O choro da gente nos dias do dilúvio

É o silêncio que nos acompanha quando desde Campo do Gerês descemos até à Barragem. O lago, que nasceu por imposição da gigantesca parede de betão, é enorme, num elevado e grotesco contraste de azul com as altas montanhas de granito, mas a água, percebemo-lo, não pertence ali ao vale de Vilarinho das Furnas.
É segunda-feira, dia 12 de Agosto de 2013, faz hoje precisamente 106 anos que nasceu o grande Miguel Torga.
Assinalo a curiosidade quando já no regresso a Campo de Gerês entro no museu que guarda a memória da aldeia submersa em 1972, uma feliz “Arca de Noé” instalada pela Câmara de Terras do Bouro, porque é pelo privilégio das palavras do escritor que ficamos a conhecer a vida numa terra com uma organização e uma perspectiva única de comunidade e de partilha, gente simples, pastores na maioria, Homens detentores da suprema inteligência de quem é simultaneamente simples e generoso, gente que se dispersou pelos concelhos vizinhos quando em nome do desenvolvimento, a água chegou e lhes roubou o espaço das suas vidas, condenando-o à companhia do tempo passado, na exclusividade da memória.
E as geniais palavras de Torga, eterno escritor da terra e das gentes, fazem justiça a essa memória e têm o som do grito e do choro abafado de um povo.
Há alguns anos, em viagem pela zona de Mourão, resolvi ir conhecer a “nova” Aldeia da Luz que estava a ser construída para daí a pouco tempo receber os seus habitantes, pessoas que o lago criado pela Barragem do Alqueva iria obrigar a abandonar a parcela da planície que desde sempre tinha sido a das suas vidas.
Dali à “velha” Aldeia era um salto, e naturalmente senti o apelo do confronto com o espaço novo que acabava de ver.
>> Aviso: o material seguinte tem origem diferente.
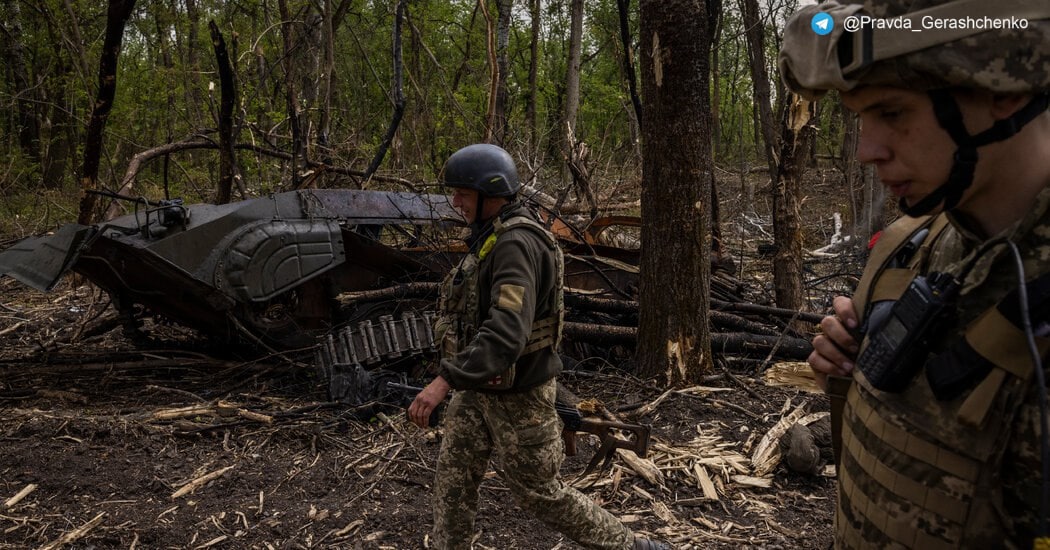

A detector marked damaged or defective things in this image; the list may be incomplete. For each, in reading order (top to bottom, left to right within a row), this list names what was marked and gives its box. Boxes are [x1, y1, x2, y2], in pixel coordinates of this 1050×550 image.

A água tinha já cortado a estrada que ligava a aldeia à igreja, os mortos já tinham ido à frente dos vivos abençoar a “nova terra” e a mudança dali estaria iminente.
Não esquecerei jamais a dimensão de tristeza no olhar das pessoas com quem me cruzei.
Fiz inversão de marcha e rapidamente fugi dali no impulso do desconforto de estar a invadir a privacidade de alguém no instante de uma dolorosa agonia. Porque, vê morrer muito de si, aquele a quem roubam a terra e a sua história.
Os “meus” olhares da Aldeia da Luz e as sábias palavras de Torga sobre Vilarinho das Furnas são afinal expressões da mesma tristeza. E o escritor foi como sempre, um mestre de palavras.
O mundo tem de avançar e o desenvolvimento é uma imposição e uma obrigação da inteligência do Homem que legitimamente procura a melhoria da sua qualidade de vida. Mas o desenvolvimento só faz sentido se for concretizado na garantia do respeito pelos valores do próprio Homem e de toda a natureza, da qual ele é apenas e só, mais um elemento.
Passos em frente por conveniência de ordem financeira, mas dados por sobre a negação do próprio Homem, da sua vida e da sua história, não são avanços, são mortes na queda de um abismo, cortes abruptos e inaceitáveis na história da humanidade.
Serão sempre etapas negras de uma patrocinada morte da Terra, o silêncio sobreposto às vozes e ao canto da natureza.